Extrait à lire:
━━━━━━━━
Architecte : CALORI, AMIZI & BOTINEAU (CAB) Rédigé par Richard SCOFFIER Publié le 01/10/2018 |
La
chambre et l’horizon :
Au-dessus
de la darse de Villefranche-sur-Mer se cache un bâtiment discret qui tient à la
fois de l’ouvrage d’art et de la caserne. C’est le dernier projet de l’agence
CAB sur la Côte d’azur. Inauguré en juin, il attend maintenant ses jeunes
chercheurs en océanologie qui en descendront en combinaison de plongée pour
s’aventurer dans la célèbre rade.
Villefranche-sur-Mer, un site contrasté qui témoigne d’une vénéneuse beauté. À l’est, au-dessus du port, se dressent des falaises abruptes et blanches sur lesquelles court la basse corniche reliant Nice à Menton. À l’ouest, un village de carte postale et la douce avancée de la presqu’île du CapFerrat dont l’opulente forêt de pins parasols cache à la vue du public les villas des milliardaires du monde entier et leurs jardins secrets. L’austérité et la volupté semblent s’être donné rendez-vous dans ce cirque montagneux ouvert sur l’horizon. Entre ces deux extrêmes, se creuse la rade profonde et protégée. Un abri idéal pour les embarcations depuis l’Antiquité la plus lointaine : les Romains, les pirates barbaresques, les ducs de Savoie, les Russes puis les Américains ont tour à tour investi ces lieux pour y amarrer leur flotte d’intervention en Méditerranée. Un espace complexe qui, outre ses fonctions militaires, présente un intérêt scientifique. Le fond de la rade descend rapidement à plus de 100 mètres pour former une nasse piégeant la faune et la flore repoussées des abîmes par les courants côtiers. Un eldorado pour les océanologues qui peuvent y puiser sans danger ces témoins de la vie des profondeurs, autrement très difficilement accessibles. Dépendant aujourd’hui de Sorbonne Université, les locaux de l’Institut de la mer se dispersent dans les constructions historiques de la darse, et viennent d’être complétés par un équipement à la mesure de ce gisement sous-marin. Une base en béton qui comprend un laboratoire où s’effectueront les expériences sur le plancton prélevé et conservé dans des aquariums à l’abri de la lumière, un parking, des vestiaires, des salles de travail et de conférences. Mais surtout une résidence de 44 chambres, équipée d’une laverie et d’une cuisine, pour permettre aux chercheurs de faire des séjours variant d’une semaine à six mois.
━━━━━━━━
Données enregistrées:
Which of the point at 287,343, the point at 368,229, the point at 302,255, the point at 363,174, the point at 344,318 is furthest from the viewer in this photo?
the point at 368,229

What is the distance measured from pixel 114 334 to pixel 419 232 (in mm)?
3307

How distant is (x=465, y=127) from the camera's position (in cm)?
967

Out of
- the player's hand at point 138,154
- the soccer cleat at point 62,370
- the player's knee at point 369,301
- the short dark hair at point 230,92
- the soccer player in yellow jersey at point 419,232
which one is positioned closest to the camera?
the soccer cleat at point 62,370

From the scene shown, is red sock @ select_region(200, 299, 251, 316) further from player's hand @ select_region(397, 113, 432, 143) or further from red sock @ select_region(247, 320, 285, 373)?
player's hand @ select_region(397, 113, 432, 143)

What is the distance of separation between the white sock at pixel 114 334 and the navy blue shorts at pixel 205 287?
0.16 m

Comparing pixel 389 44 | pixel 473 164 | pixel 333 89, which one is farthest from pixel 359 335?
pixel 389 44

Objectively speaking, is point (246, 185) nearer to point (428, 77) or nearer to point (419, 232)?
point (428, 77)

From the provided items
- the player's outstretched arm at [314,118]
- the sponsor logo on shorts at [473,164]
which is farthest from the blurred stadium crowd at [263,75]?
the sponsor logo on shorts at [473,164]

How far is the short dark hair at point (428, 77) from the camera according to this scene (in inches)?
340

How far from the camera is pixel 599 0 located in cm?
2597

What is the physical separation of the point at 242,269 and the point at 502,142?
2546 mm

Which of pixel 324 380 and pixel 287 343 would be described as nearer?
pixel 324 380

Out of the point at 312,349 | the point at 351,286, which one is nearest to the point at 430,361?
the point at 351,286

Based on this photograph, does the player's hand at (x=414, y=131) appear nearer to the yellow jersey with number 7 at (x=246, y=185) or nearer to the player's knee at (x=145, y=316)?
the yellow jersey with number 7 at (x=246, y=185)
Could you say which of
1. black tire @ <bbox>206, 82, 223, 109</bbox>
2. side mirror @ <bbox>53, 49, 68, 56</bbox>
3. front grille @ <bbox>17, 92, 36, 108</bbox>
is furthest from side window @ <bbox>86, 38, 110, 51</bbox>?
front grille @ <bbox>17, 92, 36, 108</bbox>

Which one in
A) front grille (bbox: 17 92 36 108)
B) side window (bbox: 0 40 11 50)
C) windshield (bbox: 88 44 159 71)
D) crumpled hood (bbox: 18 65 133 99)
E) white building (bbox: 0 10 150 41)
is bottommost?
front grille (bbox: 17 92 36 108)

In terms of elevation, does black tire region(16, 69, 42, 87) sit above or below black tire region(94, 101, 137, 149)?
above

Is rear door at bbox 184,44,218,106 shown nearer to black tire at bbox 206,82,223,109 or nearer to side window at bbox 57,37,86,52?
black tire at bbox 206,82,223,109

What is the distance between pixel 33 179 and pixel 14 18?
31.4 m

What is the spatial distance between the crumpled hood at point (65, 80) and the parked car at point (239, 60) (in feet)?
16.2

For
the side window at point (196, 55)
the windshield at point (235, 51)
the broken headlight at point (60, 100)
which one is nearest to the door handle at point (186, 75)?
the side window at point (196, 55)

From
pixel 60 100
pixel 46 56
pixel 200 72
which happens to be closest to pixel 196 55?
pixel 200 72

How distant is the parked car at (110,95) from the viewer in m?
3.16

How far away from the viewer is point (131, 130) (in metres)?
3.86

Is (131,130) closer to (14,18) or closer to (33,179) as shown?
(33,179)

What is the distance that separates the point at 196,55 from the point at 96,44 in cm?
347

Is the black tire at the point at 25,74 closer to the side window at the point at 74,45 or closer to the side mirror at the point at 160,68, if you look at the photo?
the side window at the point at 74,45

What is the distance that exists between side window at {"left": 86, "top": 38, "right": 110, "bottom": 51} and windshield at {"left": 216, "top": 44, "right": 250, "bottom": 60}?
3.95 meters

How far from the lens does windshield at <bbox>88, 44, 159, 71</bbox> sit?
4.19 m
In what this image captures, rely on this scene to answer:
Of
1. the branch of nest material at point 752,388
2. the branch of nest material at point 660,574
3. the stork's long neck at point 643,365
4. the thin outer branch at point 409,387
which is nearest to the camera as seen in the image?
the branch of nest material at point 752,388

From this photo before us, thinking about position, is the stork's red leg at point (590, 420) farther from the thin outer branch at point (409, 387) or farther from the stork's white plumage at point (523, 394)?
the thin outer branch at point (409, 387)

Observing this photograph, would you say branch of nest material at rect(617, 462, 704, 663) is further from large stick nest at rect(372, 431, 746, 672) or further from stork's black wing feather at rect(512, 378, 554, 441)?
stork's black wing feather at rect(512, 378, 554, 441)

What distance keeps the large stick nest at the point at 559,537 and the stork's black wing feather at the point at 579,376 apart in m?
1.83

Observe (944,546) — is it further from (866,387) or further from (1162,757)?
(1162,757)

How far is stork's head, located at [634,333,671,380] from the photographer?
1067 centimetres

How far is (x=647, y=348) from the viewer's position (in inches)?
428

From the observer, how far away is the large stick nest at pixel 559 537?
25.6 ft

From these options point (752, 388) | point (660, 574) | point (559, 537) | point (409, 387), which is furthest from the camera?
━━━━━━━━
Consigne de travail: Dans l'extrait sur Villefranche-sur-Mer, énumérez tous ceux qui ont « tour à tour investi ces lieux » pour y amarrer leur flotte.

Réponse attendue: Les Romains, les pirates barbaresques, les ducs de Savoie, les Russes, les Américains.